About sweet chestnut
Sweet chestnut (Castanea sativa) is generally classified as a non-indigenous but ‘honorary native’ species in Britain and Ireland. Native to southern Europe and Turkey, it has long been cultivated for its timber and its edible, starchy nuts. The species is predominantly found in the southern half of Britain and is well adapted to a wide range of site and soil conditions normally occupied by mixed broadleaved communities of oak, hazel, birch and ash. Due to its relatively recent arrival in the UK, few species are directly dependent on sweet chestnut as a host, but it does support a wide range of invertebrates, fungi and lichen that are associated with equivalent broadleaved trees.

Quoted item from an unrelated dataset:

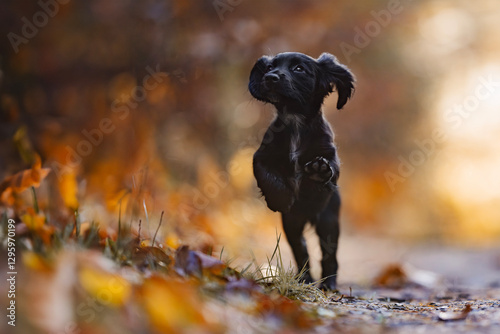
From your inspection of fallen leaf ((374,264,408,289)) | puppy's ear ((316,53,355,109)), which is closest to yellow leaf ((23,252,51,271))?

Sweet chestnut is predicted to thrive in Britain & Ireland under future climate change scenarios but is threatened by two diseases. ‘Ink disease’ is caused by a range of soil borne fungi (Phytophthora spp.) and leads to crown reduction, early leaf fall, stem necrosis and tree death. Although widespread, ink disease does not typically cause significant tree losses unless the ground is poorly drained and compacted. Chestnut blight, caused by the fungus Cryphonectria parasitica, has caused significant regional losses in Europe since the 1930’s and was first identified in the UK in 2011. As of 2020, there have been several occurrences in southern England and regulations are in place to minimise the spread of this disease. There is evidence that the disease can be weakened by a natural virus that infects and attenuates the fungal pathogen. The phenomenon is known as hypovirulence and is already being used as a form of biological control in many European countries to minimise the impact of chestnut blight.